The following snapshot flags may be modified by privileged users:
- NEXT3_SNAPFILE_ENABLED_FL - snapshot file read access enabled.
- NEXT3_SNAPFILE_TAGGED_FL - user tag for general snapshot management purpose.
- Set by next3_snapshot_set_flags() under snapshot_mutex and inode_mutex.
- NEXT3_SNAPFILE_ACTIVE_FL - identifies the active snapshot file (last snapshot taken).
- NEXT3_SNAPFILE_OPEN_FL - snapshot file is open for read (mounted via loop device).
- NEXT3_SNAPFILE_INUSE_FL - cannot be removed from list (has blocks that are in-use by older snapshots).
- NEXT3_SNAPFILE_DELETED_FL - marked for deletion on next snapshot list cleanup.
- NEXT3_SNAPFILE_SHRUNK_FL - unused block were freed on previous snapshot list cleanup.
- Set by next3_snapshot_update() under snapshot_mutex after snapshot control operations.
The file system has some global bitmaps and counters that are modified indirectly by snapshot COW operations. Whenever a block is allocated for the active snapshot file, the block bitmap is updated along with the exclude bitmap.
The following counters are affected by snapshot COW operations that allocate new active snapshot blocks:
- next3_group_desc.bg_free_blocks_count
- next3_super_block.s_free_blocks_count
- next3_sb_info.s_freeblocks_counter
Blocks that are mapped to snapshot files are not modifiable by users, because:
- snapshot files are read-only.
- snapshots on the list cannot be unlinked nor truncated by users.
- all snapshot file blocks are freed before a snapshot is removed from the list.

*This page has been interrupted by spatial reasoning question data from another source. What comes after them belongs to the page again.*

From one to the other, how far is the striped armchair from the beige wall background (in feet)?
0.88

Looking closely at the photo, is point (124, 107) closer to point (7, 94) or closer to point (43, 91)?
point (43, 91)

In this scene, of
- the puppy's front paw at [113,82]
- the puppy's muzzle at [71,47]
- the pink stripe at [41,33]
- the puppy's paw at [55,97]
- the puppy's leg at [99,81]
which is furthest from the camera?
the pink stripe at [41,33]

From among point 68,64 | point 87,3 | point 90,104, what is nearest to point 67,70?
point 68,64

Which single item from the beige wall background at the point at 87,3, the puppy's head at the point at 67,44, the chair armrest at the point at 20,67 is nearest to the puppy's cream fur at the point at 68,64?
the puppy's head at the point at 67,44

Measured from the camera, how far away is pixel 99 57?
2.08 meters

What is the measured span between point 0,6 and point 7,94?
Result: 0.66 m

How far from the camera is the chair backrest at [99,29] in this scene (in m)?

- Active snapshot blocks are allocated, modified and journaled (data blocks are ordered) by next3_snapshot_test_and_cow() under various snapshot race protections (next3_snapshot_race.patch).
- Deleted snapshot blocks are moved or freed by next3_snapshot_shrink,merge,remove() under snapshot_mutex.
The exclude inode is a regular file with a special reserved inode number (NEXT3_INO_EXCLUDE). It's data blocks are the exclude bitmap blocks. This is very similar to the Ext3 "resize" special inode, whose blocks are the reserved GDT blocks for file system resize.
Exclude inode blocks are allocated and initialized by tune2fs/mke2fs/resize2fs on an un-mounted fs. The special exclude inode is not accessible to users because it has no directory entry.
- Exclude bitmap blocks are modified and journaled (ordered) by next3_snapshot_test_and_cow() with atomic set_bit operation.
When truncating or unlinking regular files and directories, their blocks are unmapped from their inode and cleared from the block bitmap. Before the blocks are cleared from block bitmap, they may be mapped to the active snapshot inode. In that case, they are not cleared from block bitmap and they are set in the exclude bitmap.
- The un-mapping of blocks from their inode and mapping of these blocks to the active snapshot is journaled together in the same transaction.
Before writing to a regular file, missing data blocks are allocated and mapped to the file's inode. Before overwriting an entire allocated data block, the block may be mapped to the active snapshot inode. In that case, a new data block is allocated and mapped to the file's inode in place of the moved block.
- The mapping of the new block and remapping of the old block to the active snapshot is journaled together in the same transaction.
- If new block allocation fails, the old block is not moved to active snapshot and the write operation fails.